◆ 解くべき問題: 以下のリストのすべての行を、1行につき1つの文字列とするJSON配列の形に整えてください。空行は含めず、画像は除いてテキストだけを入れてください。

☆ ☆ ☆ ☆

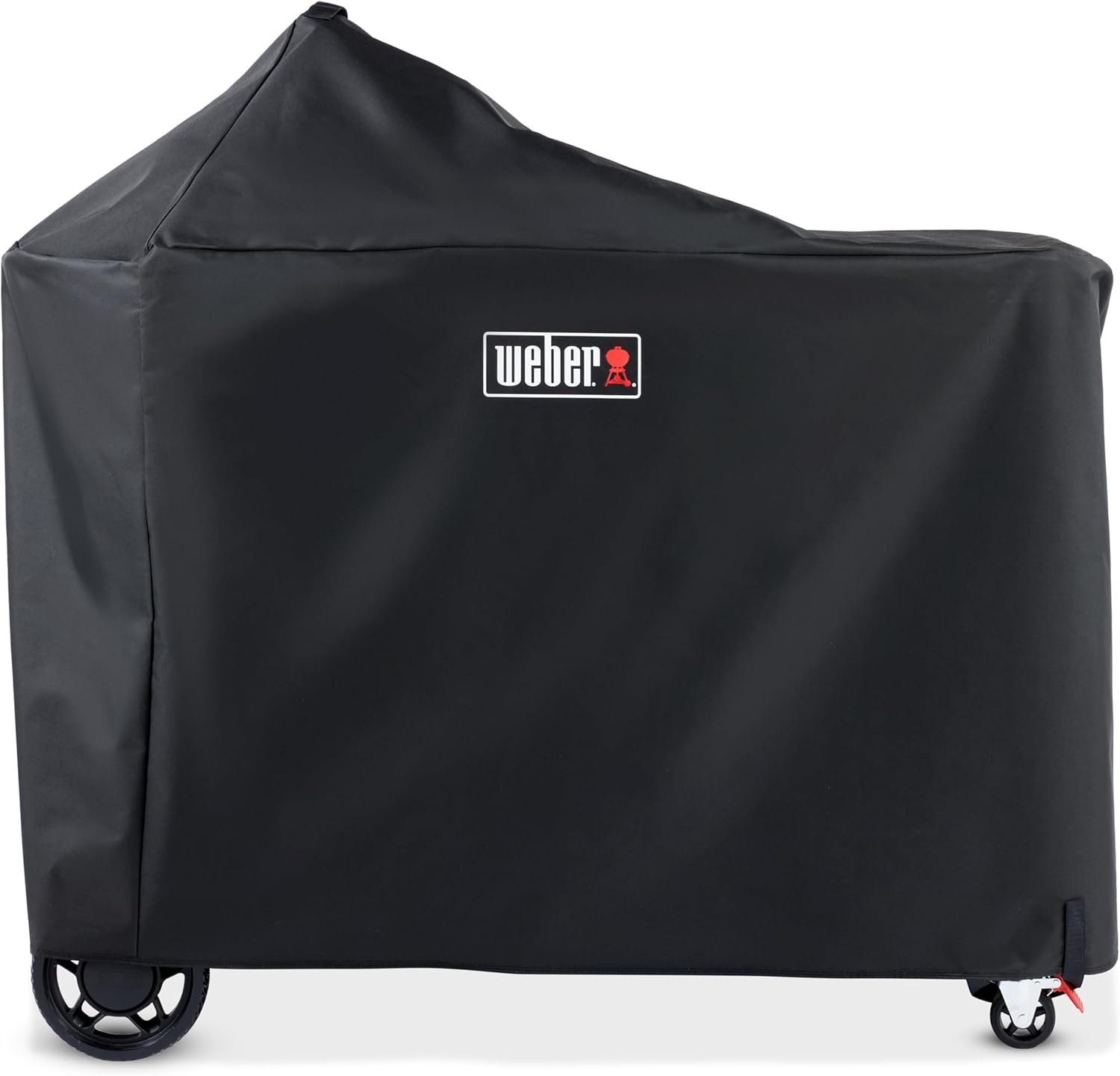 Grill Cover Performer Deluxe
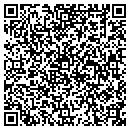 QR code with Edao Inc contacts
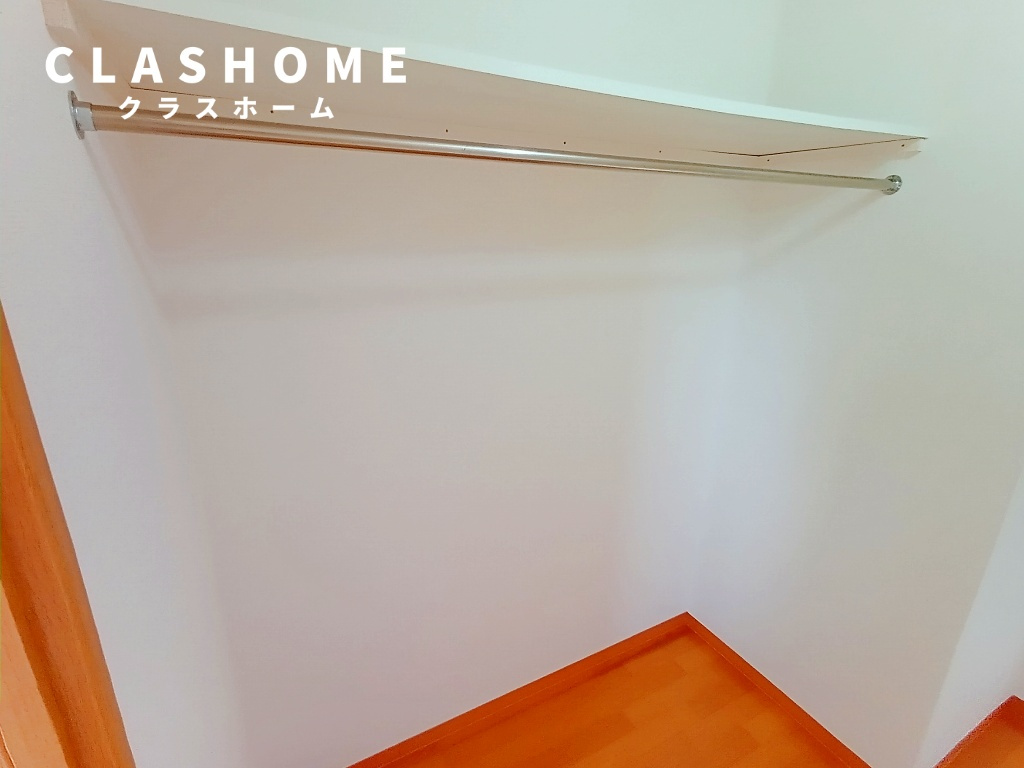 マンション葵　　マンション葵の設備|イメージ画像になります
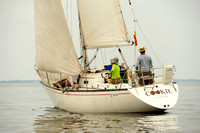 2014 Gov Cup A 537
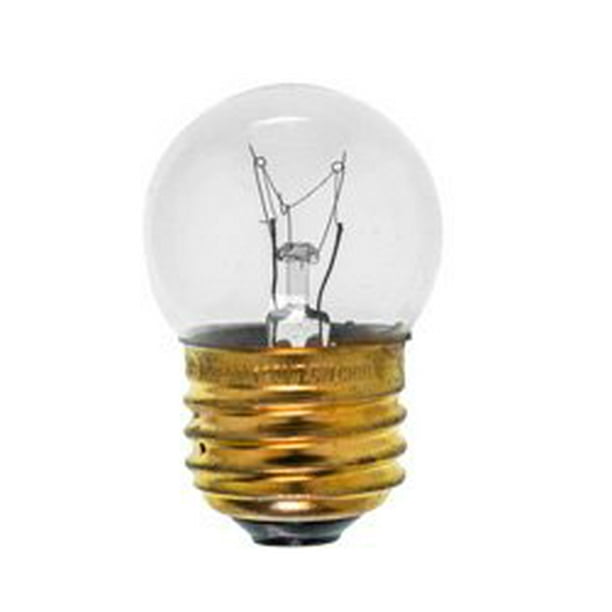 Replacement for Batteries and Light Bulbs 71/2s/b Light Bulb by Technical Precision 4 Pack Replacement for Batteries and Light Bulbs 71/2s/b Light Bulb by Technical Precision 4 Pack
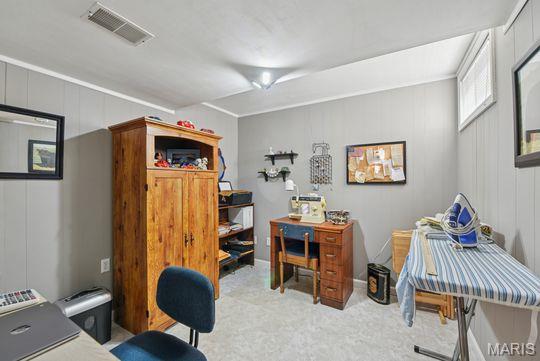 49 Monte Rosa Drive Property Photo 5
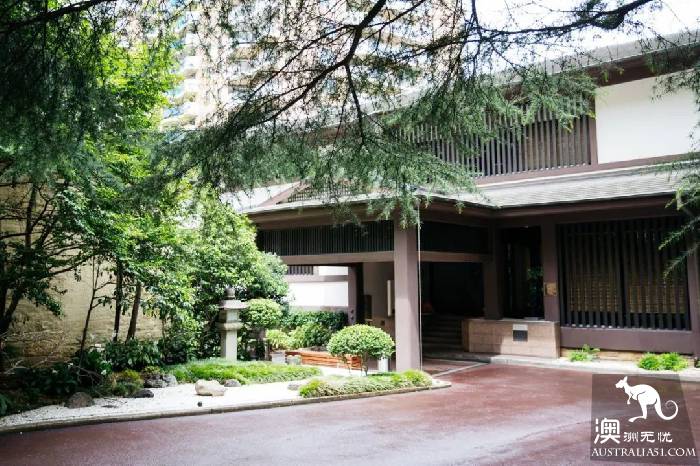 奢侈爆表!這幾傢悉尼“最貴餐廳”妳都去過幾傢?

☆ ☆ ☆ ☆

◆ この問題の解答:
[
  " Grill Cover Performer Deluxe",
  " QR code with Edao Inc contacts",
  " マンション葵　　マンション葵の設備|イメージ画像になります",
  " 2014 Gov Cup A 537",
  " Replacement for Batteries and Light Bulbs 71/2s/b Light Bulb by Technical Precision 4 Pack Replacement for Batteries and Light Bulbs 71/2s/b Light Bulb by Technical Precision 4 Pack",
  " 49 Monte Rosa Drive Property Photo 5",
  " 奢侈爆表!這幾傢悉尼“最貴餐廳”妳都去過幾傢?"
]